Average annual investment requirements for 2020 to 2030 in scenarios that limit warming to 2°C or 1.5°C are a factor of three to six greater than current levels. Accelerated financial support for developing countries where 70% of global emissions occur is a critical enabler to limit warming to 1.5°C. Developing country’s high capital costs, high debt burden, and low institutional strength are barriers to overcome.

Sectoral Contributions to Mitigation

A combination of energy efficiency and conservation and a transition to low-GHG technologies and energy carriers is required to reduce GHG emissions in industry, transport, and buildings to net zero. Almost all electricity will be carbon-free in 2050. Increased electrification of energy end-use will increase the share of electricity in final demand to 50% in 2050 from the current share of 20%. The final energy demand would stay constant at the current level of 410 EJ for the next 30 years due to improved energy efficiency – double the past rate of efficiency improvement by 2030 – and behavioral changes. If combined with improved infrastructure design and access, behavioral change can have the most potential in developed countries for emissions reduction.

AFOLU mitigation options – reforestation, afforestation, reduced deforestation, and bioenergy – can deliver large-scale GHG emission reductions and enhanced CO2 removal. However, there are barriers, including the adverse impacts of climate change (release of soil carbon due to climate change), competing demands on land, conflicts with food security and livelihoods, and the complexity of land ownership and management systems. Further, land-based mitigation options – afforestation, production of biomass crops for bioenergy with carbon dioxide capture and storage, or biochar – can have adverse impacts on biodiversity, food and water security, local livelihoods and the rights of Indigenous Peoples, especially if implemented at large scales and where land tenure is insecure.

Concluding Thoughts

The aggregate effects of climate change mitigation on global GDP (excluding damages from climate change and adaptation costs) are small compared to global projected GDP growth. Even without accounting for non-economic benefits or the co-benefits of mitigation, the global benefits of limiting warming to 2°C exceed the cost of mitigation as assessed by the IPCC. Limiting global warming to 1.5°C instead of 2°C would increase the costs of mitigation, but also increase the benefits in terms of reduced impacts and related risks and reduced adaptation needs. The cumulative scientific evidence is unequivocal: climate change is a threat to human well-being and planetary health. Any further delay in global action on adaptation and mitigation will endanger a sustainable future for all.

Actions that prioritize equity, climate justice, social justice, and inclusion lead to more sustainable outcomes and co-benefits, and advance climate-resilient development. Equity, inclusion, and just transitions are key to progress on adaptation and accelerated mitigation. Eradicating poverty and providing opportunities for decent living in low-income countries in the context of achieving sustainable development objectives are possible without significant global emissions growth.

 

[1] IPCC Climate Change 2023: Synthesis Report, Summary for Policymakers, A.2.1.

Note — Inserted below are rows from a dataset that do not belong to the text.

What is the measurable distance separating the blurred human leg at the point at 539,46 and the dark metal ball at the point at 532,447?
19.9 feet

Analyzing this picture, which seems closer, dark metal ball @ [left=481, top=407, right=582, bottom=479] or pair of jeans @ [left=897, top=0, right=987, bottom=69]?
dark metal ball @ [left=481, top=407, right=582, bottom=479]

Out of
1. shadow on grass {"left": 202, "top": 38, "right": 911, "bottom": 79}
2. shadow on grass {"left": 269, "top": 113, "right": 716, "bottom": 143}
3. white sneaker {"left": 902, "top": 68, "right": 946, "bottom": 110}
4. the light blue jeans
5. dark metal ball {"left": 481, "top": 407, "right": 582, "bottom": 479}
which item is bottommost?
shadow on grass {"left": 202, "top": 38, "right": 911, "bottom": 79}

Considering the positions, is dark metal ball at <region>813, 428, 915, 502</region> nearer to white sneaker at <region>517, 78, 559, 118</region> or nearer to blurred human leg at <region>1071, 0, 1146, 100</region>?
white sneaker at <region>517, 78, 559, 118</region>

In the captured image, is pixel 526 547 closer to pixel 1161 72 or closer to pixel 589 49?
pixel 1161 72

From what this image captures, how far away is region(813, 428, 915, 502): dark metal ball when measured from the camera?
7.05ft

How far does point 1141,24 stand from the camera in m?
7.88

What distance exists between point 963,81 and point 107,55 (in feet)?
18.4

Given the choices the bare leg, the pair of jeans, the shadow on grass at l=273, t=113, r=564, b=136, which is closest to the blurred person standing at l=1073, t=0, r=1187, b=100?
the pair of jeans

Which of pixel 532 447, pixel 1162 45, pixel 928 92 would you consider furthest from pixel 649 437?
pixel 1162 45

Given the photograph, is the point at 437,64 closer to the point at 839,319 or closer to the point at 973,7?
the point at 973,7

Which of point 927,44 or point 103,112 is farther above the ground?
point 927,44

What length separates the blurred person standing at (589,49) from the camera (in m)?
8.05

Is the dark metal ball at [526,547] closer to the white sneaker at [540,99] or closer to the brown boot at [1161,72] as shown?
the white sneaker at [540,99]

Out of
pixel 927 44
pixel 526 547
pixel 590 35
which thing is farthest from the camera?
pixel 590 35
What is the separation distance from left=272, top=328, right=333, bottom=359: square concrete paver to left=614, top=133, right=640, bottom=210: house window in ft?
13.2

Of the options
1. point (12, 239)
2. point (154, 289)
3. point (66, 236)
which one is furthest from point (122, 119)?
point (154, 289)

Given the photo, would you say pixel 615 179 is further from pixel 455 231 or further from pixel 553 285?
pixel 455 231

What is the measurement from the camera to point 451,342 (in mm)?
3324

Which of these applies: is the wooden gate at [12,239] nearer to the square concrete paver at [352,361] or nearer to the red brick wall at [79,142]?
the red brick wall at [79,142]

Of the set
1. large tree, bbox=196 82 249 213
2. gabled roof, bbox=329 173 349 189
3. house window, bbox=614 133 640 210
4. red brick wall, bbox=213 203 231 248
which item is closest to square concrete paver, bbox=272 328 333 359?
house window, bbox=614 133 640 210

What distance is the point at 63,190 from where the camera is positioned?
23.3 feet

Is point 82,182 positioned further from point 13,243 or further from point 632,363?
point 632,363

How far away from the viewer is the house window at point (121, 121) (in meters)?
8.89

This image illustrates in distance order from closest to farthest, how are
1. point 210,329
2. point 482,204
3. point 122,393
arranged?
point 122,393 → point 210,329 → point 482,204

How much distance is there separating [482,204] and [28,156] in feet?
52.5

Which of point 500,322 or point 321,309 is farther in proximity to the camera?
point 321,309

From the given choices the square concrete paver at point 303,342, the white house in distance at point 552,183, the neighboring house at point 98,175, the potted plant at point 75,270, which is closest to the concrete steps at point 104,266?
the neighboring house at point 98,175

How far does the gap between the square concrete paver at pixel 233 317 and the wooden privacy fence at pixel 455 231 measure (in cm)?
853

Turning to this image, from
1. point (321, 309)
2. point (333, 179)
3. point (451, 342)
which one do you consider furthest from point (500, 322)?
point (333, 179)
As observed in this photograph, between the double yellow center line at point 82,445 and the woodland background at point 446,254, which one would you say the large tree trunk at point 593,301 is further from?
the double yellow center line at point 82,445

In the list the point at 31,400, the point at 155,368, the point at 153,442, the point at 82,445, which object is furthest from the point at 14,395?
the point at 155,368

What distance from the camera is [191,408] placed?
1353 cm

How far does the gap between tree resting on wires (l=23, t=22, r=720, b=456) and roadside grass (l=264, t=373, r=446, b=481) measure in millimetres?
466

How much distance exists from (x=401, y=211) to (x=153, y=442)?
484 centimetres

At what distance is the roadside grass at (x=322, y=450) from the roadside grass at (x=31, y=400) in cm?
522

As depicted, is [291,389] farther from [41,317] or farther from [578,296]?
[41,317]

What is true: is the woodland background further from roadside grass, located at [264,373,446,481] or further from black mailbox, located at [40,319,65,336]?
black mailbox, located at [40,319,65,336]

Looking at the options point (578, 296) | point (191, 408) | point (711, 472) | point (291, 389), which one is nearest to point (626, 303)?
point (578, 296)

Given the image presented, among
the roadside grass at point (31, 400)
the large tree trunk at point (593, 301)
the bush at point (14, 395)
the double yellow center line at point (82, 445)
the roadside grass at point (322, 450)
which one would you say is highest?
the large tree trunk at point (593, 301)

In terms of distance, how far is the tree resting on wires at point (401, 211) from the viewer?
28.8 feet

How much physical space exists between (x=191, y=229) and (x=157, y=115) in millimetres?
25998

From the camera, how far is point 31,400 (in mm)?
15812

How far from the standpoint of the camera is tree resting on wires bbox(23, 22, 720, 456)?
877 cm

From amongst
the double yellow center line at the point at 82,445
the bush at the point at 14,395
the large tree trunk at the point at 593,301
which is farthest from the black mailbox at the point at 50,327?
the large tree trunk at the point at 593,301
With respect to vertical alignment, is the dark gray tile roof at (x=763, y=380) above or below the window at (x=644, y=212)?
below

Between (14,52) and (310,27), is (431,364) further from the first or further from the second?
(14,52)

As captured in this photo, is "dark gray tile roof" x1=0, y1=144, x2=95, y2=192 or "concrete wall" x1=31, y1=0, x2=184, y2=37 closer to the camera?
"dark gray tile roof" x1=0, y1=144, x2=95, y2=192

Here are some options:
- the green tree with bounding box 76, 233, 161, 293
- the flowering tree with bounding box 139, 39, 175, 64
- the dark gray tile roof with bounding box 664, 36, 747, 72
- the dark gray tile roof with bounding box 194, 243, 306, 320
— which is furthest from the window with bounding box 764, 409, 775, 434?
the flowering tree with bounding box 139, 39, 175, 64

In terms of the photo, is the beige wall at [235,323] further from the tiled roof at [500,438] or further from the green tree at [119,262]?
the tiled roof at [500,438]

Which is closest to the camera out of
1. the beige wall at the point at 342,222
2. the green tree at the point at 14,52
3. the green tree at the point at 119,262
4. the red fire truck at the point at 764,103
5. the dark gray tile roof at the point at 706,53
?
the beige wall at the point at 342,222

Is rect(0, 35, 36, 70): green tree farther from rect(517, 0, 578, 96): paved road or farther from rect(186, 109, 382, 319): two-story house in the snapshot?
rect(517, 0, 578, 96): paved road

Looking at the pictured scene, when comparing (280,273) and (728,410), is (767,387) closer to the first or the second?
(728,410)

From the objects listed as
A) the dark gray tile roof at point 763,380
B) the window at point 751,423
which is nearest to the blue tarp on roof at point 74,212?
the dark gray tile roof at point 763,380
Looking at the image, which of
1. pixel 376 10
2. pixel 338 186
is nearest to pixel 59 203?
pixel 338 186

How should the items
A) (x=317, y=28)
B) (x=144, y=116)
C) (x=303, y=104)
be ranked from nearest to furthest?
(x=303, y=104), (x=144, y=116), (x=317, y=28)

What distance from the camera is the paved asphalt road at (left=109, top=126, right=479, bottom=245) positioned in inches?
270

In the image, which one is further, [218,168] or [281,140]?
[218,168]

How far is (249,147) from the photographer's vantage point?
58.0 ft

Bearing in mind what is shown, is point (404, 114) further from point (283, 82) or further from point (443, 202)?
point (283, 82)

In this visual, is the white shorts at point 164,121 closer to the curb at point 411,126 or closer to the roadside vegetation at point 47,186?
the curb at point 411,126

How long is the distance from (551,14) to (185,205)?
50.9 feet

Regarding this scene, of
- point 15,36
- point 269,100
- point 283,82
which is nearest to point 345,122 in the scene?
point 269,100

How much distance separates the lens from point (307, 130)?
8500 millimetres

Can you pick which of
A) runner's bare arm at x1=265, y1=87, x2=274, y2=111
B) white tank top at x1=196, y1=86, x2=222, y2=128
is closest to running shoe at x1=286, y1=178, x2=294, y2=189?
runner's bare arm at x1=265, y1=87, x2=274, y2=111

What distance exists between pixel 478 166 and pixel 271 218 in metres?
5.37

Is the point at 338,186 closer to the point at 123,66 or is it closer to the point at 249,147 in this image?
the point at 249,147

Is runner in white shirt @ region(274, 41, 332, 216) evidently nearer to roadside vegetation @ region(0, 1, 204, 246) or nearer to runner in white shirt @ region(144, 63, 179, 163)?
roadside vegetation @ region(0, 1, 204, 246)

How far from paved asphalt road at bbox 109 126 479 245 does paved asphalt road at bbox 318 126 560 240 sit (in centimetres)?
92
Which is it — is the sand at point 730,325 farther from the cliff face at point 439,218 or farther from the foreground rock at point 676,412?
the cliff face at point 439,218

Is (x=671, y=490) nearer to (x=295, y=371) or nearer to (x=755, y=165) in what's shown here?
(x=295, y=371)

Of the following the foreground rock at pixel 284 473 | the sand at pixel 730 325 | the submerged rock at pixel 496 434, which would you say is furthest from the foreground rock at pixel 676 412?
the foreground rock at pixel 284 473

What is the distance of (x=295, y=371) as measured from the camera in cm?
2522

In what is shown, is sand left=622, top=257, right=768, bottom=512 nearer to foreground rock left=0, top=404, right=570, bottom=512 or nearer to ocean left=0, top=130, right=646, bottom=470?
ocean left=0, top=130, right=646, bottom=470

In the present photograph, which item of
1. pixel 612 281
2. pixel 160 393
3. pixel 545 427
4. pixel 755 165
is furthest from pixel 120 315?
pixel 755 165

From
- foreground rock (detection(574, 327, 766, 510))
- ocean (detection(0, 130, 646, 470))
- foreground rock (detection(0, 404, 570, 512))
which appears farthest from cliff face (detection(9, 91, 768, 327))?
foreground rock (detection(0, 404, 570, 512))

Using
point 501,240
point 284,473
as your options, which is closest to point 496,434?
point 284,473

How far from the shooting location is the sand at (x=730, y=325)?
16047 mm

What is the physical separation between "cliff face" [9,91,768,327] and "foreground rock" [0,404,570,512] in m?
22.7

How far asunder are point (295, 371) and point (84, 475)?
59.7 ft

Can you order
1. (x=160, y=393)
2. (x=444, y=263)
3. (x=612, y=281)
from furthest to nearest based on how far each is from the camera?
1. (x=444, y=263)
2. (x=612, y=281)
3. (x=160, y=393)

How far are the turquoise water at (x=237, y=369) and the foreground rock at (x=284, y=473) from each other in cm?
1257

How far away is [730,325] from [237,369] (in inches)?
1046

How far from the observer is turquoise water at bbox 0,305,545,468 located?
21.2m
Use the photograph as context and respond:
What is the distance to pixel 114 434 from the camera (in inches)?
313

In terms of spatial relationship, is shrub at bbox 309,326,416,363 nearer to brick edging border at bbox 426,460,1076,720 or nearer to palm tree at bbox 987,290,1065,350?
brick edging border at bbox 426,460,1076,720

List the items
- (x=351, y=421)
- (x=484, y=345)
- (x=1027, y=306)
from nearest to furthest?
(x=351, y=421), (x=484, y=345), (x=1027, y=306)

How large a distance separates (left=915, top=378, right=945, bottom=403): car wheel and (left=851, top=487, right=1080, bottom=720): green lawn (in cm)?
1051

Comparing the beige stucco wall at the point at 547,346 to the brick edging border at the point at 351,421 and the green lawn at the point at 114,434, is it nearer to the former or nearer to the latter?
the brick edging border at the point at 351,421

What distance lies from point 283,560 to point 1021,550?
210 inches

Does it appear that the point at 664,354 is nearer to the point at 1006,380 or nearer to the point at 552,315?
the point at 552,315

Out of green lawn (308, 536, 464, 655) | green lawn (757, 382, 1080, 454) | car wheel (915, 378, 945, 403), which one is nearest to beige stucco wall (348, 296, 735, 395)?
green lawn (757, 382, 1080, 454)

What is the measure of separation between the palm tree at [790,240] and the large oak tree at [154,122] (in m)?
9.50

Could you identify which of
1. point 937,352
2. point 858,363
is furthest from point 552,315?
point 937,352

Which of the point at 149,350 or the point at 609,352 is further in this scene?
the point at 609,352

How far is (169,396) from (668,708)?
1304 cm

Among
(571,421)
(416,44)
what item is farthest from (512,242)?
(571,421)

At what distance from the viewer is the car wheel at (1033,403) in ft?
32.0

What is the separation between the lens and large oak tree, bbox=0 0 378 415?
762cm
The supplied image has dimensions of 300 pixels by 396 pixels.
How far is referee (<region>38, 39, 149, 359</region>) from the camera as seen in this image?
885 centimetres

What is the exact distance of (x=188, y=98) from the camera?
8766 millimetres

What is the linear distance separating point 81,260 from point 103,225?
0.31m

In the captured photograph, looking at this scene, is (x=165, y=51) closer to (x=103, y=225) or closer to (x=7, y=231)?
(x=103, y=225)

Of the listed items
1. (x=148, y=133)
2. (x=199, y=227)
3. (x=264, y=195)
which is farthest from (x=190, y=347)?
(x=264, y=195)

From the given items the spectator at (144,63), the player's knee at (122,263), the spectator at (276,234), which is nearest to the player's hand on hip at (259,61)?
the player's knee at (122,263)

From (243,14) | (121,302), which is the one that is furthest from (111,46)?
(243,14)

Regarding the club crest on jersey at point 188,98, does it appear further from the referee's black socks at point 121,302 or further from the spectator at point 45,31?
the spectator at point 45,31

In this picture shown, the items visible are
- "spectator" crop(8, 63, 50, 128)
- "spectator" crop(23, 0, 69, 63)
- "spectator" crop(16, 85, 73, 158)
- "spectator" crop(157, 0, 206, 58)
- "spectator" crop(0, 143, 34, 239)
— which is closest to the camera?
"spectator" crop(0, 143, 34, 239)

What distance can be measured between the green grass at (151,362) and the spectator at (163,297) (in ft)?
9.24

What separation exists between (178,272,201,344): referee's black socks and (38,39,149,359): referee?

[2] IPCC Climate Change 2022: Mitigation of Climate Change, Summary for Policymakers, B2.4.

[3] For every 1000 GtCO2 emitted by human activity, global mean temperature rises by 0.27°C-0.63°C (best estimate of 0.45°C). This relationship implies that there is a finite carbon budget that cannot be exceeded in order to limit warming to any given level.

[4] IPCC Climate Change 2023: Synthesis Report, p. 87.